Research

Effects of deep sedation or general anesthesia on cardiac function in mice undergoing cardiovascular magnetic resonance

Christopher J Berry¹ , Daniel R Thedens² , KellyAnn Light-McGroary¹ , Jordan D Miller¹ , William Kutschke¹ , Kathy A Zimmerman³ and Robert M Weiss^1,3

¹  Division of Cardiovascular Medicine, Roy J. and Lucille A. Carver College of Medicine, University of Iowa, Iowa, USA

²  Department of Radiology, Roy J. and Lucille A. Carver College of Medicine, University of Iowa, Iowa, USA

³  Iowa City Veterans Affairs Medical Center, Iowa City, Iowa USA

author email corresponding author email

Journal of Cardiovascular Magnetic Resonance 2009, 11:16doi:10.1186/1532-429X-11-16

Published:	19 May 2009

Abstract

Background

Genetically engineered mouse models of human cardiovascular disease provide an opportunity to understand critical pathophysiological mechanisms. Cardiovascular magnetic resonance (CMR) provides precise reproducible assessment of cardiac structure and function, but, in contrast to echocardiography, requires that the animal be immobilized during image acquisition.

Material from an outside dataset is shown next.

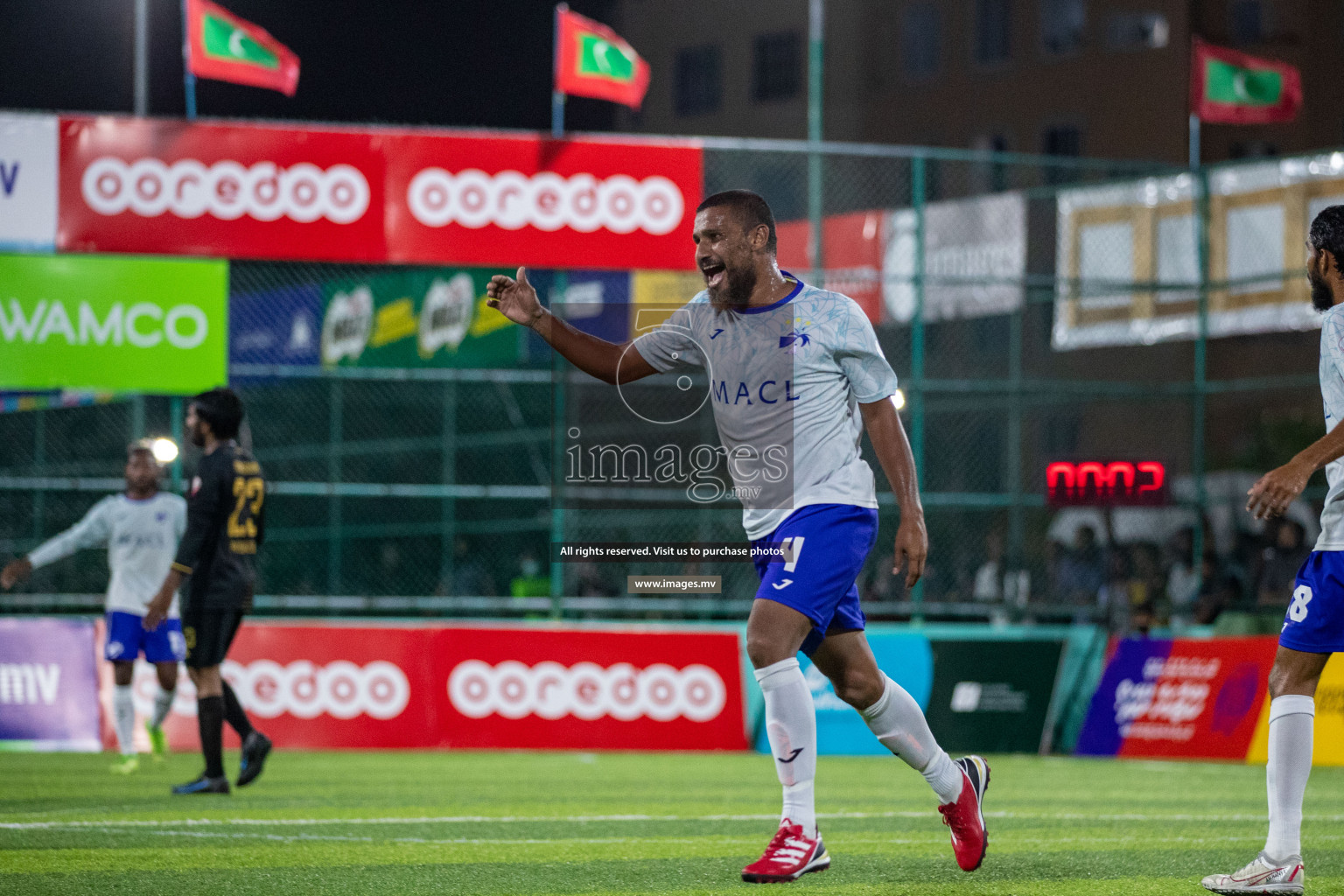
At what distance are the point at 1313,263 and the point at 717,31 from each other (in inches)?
1762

General anesthetic regimens yield satisfactory images, but have the potential to significantly perturb cardiac function. The purpose of this study was to assess the effects of general anesthesia and a new deep sedation regimen, respectively, on cardiac function in mice as determined by CMR, and to compare them to results obtained in mildly sedated conscious mice by echocardiography.

Results

In 6 mildly sedated normal conscious mice assessed by echo, heart rate was 615 ± 25 min^-1 (mean ± SE) and left ventricular ejection fraction (LVEF) was 0.94 ± 0.01. In the CMR studies of normal mice, heart rate was slightly lower during deep sedation with morphine/midazolam (583 ± 30 min^-1), but the difference was not statistically significant. General anesthesia with 1% inhaled isoflurane significantly depressed heart rate (468 ± 7 min^-1, p < 0.05 vs. conscious sedation). In 6 additional mice with ischemic LV failure, trends in heart rate were similar, but not statistically significant. In normal mice, deep sedation depressed LVEF (0.79 ± 0.04, p < 0.05 compared to light sedation), but to a significantly lesser extent than general anesthesia (0.60 ± 0.04, p < 0.05 vs. deep sedation).

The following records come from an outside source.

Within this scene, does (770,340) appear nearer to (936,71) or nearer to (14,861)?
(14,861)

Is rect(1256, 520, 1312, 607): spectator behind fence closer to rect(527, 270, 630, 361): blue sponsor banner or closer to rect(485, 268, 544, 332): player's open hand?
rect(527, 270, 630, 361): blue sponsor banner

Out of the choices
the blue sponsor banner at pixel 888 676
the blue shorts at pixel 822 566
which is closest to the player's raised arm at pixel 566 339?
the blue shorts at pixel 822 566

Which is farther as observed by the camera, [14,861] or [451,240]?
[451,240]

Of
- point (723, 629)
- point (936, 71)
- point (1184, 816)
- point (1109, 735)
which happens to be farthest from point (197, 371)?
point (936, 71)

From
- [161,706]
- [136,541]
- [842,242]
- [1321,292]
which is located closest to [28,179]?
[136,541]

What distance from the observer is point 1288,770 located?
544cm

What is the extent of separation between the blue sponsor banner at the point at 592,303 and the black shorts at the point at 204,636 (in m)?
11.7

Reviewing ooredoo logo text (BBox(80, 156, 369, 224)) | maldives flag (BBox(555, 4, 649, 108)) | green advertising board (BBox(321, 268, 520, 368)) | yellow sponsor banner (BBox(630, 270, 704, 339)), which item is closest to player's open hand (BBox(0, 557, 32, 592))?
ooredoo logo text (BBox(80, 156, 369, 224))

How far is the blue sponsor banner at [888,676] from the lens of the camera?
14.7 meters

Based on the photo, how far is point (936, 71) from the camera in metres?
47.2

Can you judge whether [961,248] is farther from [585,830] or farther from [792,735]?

In mice with ischemic LV failure, ejection fraction measurements were comparable when performed during light sedation, deep sedation, and general anesthesia, respectively. Contrast-to-noise ratios were similar during deep sedation and during general anesthesia, indicating comparable image quality. Left ventricular mass measurements made by CMR during deep sedation were nearly identical to those made during general anesthesia (r² = 0.99, mean absolute difference < 4%), indicating equivalent quantitative accuracy obtained with the two methods. The imaging procedures were well-tolerated in all mice.

Conclusion

In mice with normal cardiac function, CMR during deep sedation causes significantly less depression of heart rate and ejection fraction than imaging during general anesthesia with isoflurane. In mice with heart failure, the sedation/anesthesia regimen had no clear impact on cardiac function. Deep sedation and general anesthesia produced CMR with comparable image quality and quantitative accuracy.